Sunday, January 26, 2014

Coming Out in the Workplace

As most of us know, a job in the healthcare field is unlike any other with its own set of very unique challenges.  Today, I'd like to discuss a particular challenge of being a queer nurse.

One of the fundamental tasks of being a nurse, or any healthcare worker, is to create a therapeutic relationship with your patients.  Establishing this connection is important in being able to effectively communicate with your patients to help empower their health choices.  And often times, it is the simplest gestures that helps to establish this bond; sitting down with your patient, therapeutic touch, and listening.  It is very difficult to maintain a one-way direction for this relationship and many times patients will want to get to know you too.  Do you have any kids? Are you married? If you're not married, anyone special? These are often the introductory questions that patients will ask you.  But these can be loaded questions for the queer identified nurse.  The nurse may have to choose between keeping private about their life (a valid option for queer and non-queer folks alike) and possibly make the patient feel shut out or answer them and out themselves to their patient.  And if your patient is homophobic and you answer honestly, you may run the risk of destroying that therapeutic relationship you've been working so hard to build.

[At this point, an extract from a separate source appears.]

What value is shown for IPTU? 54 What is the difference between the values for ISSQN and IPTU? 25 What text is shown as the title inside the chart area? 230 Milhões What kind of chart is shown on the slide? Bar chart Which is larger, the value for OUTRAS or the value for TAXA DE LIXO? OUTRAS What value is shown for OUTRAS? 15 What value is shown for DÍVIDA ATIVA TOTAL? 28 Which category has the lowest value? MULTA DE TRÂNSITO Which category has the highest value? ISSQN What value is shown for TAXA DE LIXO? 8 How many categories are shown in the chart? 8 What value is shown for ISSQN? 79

Much research attention has been focused towards the interaction of the healthcare worker with the LGBT population.  However, based on PubMed perusing, very little, if any focus, has been placed on examining the other direction i.e. how patients interact with LGBT healthcare workers.  In fact, only one study, reported perceived discrimination by LGBT physicians, though numbers were not reported on perceptions of discrimination by patients towards LGBT docs.  And though it was noted that the burden of dealing with a discriminatory patient is far worse for the nurse, who must spend more time with such a patient, the research so far has been only physician focused.

The quandary about caring for patients who may hate you has been discussed elsewhere, but its primary focus has been race based.  There's been little exploration about how queer healthcare workers deal with the constant question of outing themselves to their patients.  There are many strategies and I would never fault another nurse for not being out to their patients (or even their co-workers) because every person has a right to their privacy.  But this is honestly not something I've ever discussed with other queer healthcare providers.  I am very curious to know how others deal with this and what their rationale is.  I, personally, have adopted the notion to answer the previous questions honestly (No I don't have children.  No I'm not married, but I do have a special partner.  What does he do?  She's a grad student...)  because I believe in normalizing the queer experience to everyday people.  As of yet, it's gone pretty well and no one has "fired" me from being their nurse, though I've had people become intensely more awkward and quiet.  But generally, people are still receptive and appreciative of the quality care that I work hard to provide.  I've actually had some amazing dialogue with patients about what it's like to be a queer nurse/person and it has even facilitated a better therapeutic relationship.

What I'd like to know is: how do other queer identified healthcare workers deal with this situation?  What have been your experiences, positive and negative?  And can we get some research done on this, especially looking at nursing?

Citations (non-APA style because hey, I'm not a student and this isn't a paper for class):
LGBT docs experiences:
When the patient is racist (original article):
When the patient is racist NY Times editorial:
Editorial on the role of nursing in LGBT care:

1 comment:

  1. Hey there. I am a lesbian L&D RN, and there are quite a few of us where I work, docs as well. For me, it's a political stance, always, to be honest. Like, in your example, if someone asks, I don't try to cover it up. And sometimes it does cause an awkward moment, but then I feel like, if this person doesn't want a lesbian taking care of them, they should appreciate the fact that I told them I was one! Very important to me is also being able to provide care for other lesbians, oftentimes they really appreciate having me there.